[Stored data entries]
********************
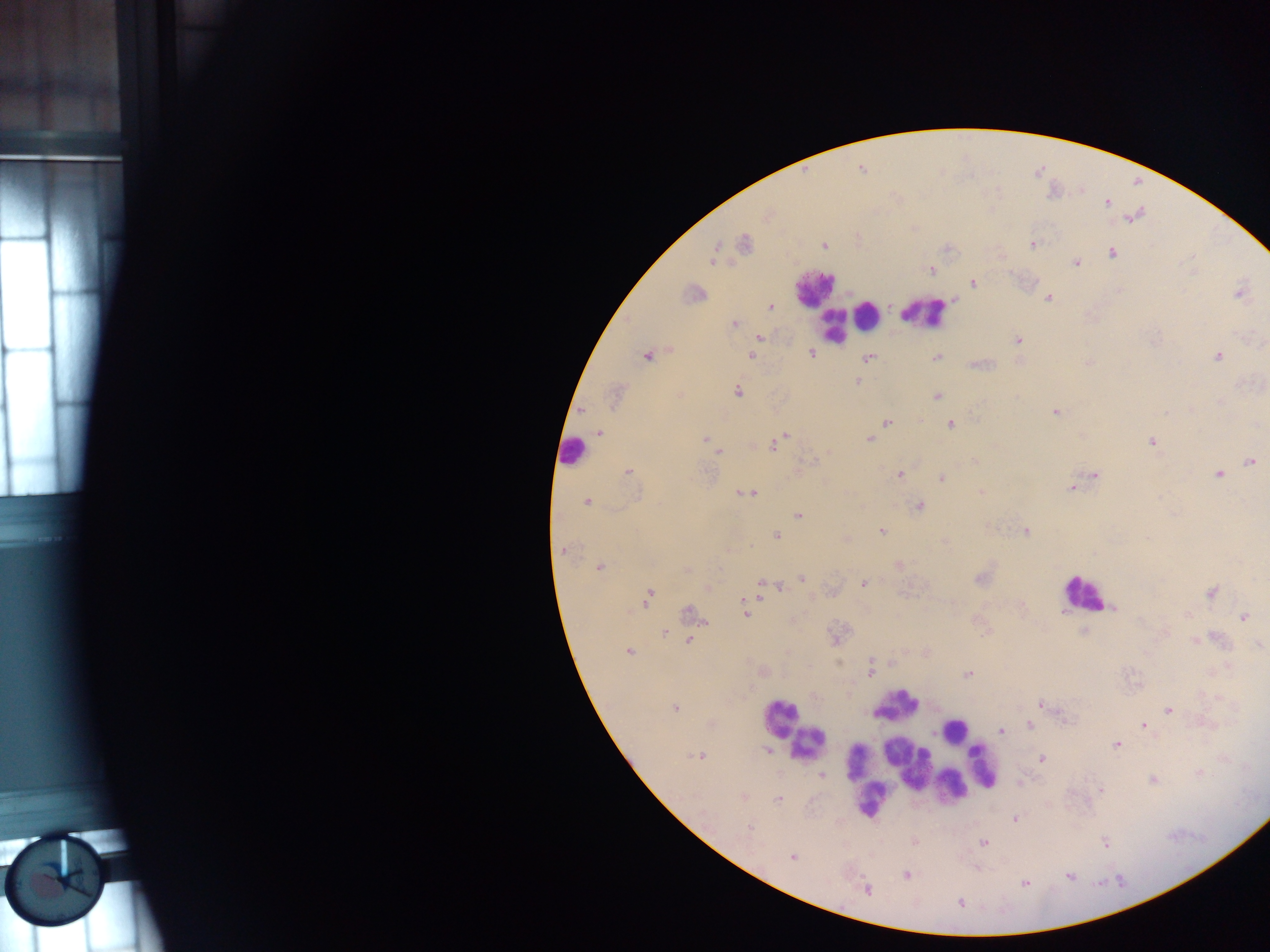

capture = mobile-phone photograph through a microscope
country = Ghana
malaria parasite locations = approximate centers as {x, y} in pixels: {861, 169}, {1108, 202}, {767, 216}, {744, 243}, {1033, 244}, {823, 246}, {1112, 253}, {713, 258}, {1077, 263}, {931, 271}, {973, 283}, {693, 293}, {1238, 294}, {1048, 298}, {770, 307}, {733, 324}, {760, 337}, {1017, 340}, {812, 353}, {647, 356}, {1218, 356}, {751, 357}, {937, 357}, {869, 358}, {858, 382}, {737, 391}, {615, 396}, {937, 396}, {1219, 402}, {1056, 412}, {887, 422}, {950, 425}, {600, 432}, {782, 438}, {869, 439}, {706, 440}, {1151, 442}, {774, 445}, {713, 449}, {718, 451}, {974, 460}, {1251, 461}, {806, 463}, {629, 471}, {900, 475}, {1094, 475}, {1218, 475}, {941, 478}, {1073, 488}, {746, 493}, {980, 493}, {587, 502}, {919, 506}, {798, 515}, {882, 531}, {1025, 531}, {776, 536}, {945, 541}, {564, 549}, {898, 564}, {599, 568}, {686, 571}, {802, 578}, {979, 579}, {864, 583}, {761, 585}, {708, 588}, {780, 588}, {763, 590}, {1212, 592}, {649, 596}, {1113, 608}, {690, 612}, {745, 612}, {1244, 617}, {664, 634}, {1216, 639}, {689, 640}, {1195, 641}, {1259, 645}, {628, 651}, {870, 668}, {968, 674}, {1041, 705}, {675, 707}, {1169, 710}, {1029, 724}, {1144, 726}, {1001, 731}, {1116, 745}, {767, 750}, {699, 756}, {1042, 759}, {1199, 773}, {822, 776}, {1153, 779}, {1101, 790}, {743, 797}, {778, 799}, {1015, 819}, {748, 826}, {983, 842}, {1105, 843}, {792, 857}, {907, 875}, {1068, 876}, {1025, 883}, {867, 890}, {960, 903}
preparation = thick blood smear
leukocyte locations = approximate centers as {x, y} in pixels: {813, 288}, {822, 300}, {926, 313}, {868, 314}, {832, 326}, {572, 451}, {1082, 593}, {899, 705}, {779, 717}, {952, 729}, {809, 743}, {859, 762}, {907, 763}, {984, 767}, {952, 786}, {869, 800}
field of view = single
image size = 1270×952 pixels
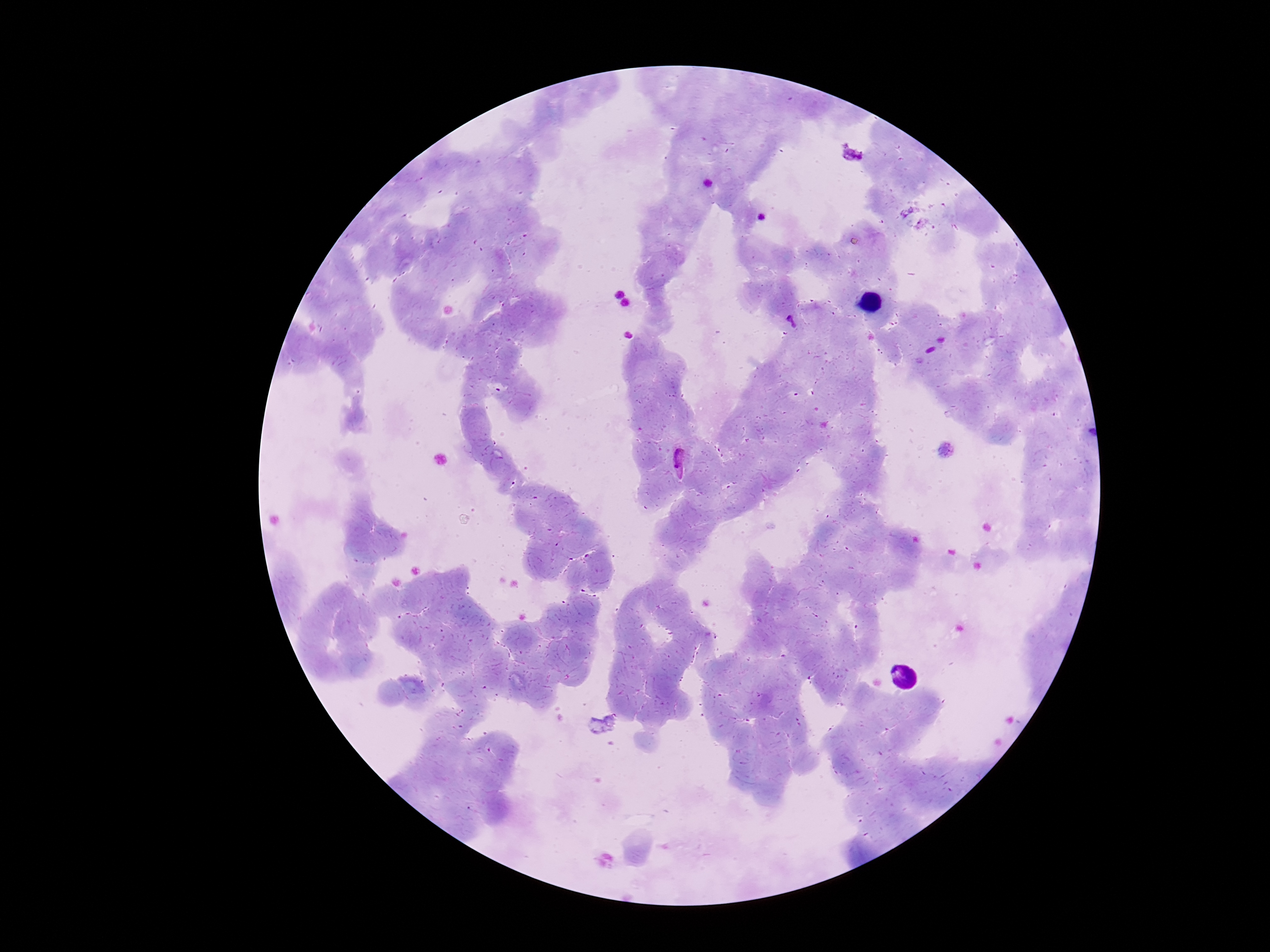 Approximate centers as [x, y] in pixels. Plasmodium parasite locations: [791, 322], [680, 465]. Photographed through the microscope eyepiece with a smartphone camera. Image is 1270×952 pixels. 100x magnification. Thick blood smear. Patient malaria status: infected. Giemsa-stained preparation. One field from this slide.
********************
Retype only the lines from the line with "field of view = single" through the last line of the data. Keep both ends and skip the pictures.

field of view = single
image size = 1270×952 pixels
 Approximate centers as [x, y] in pixels. Plasmodium parasite locations: [791, 322], [680, 465]. Photographed through the microscope eyepiece with a smartphone camera. Image is 1270×952 pixels. 100x magnification. Thick blood smear. Patient malaria status: infected. Giemsa-stained preparation. One field from this slide.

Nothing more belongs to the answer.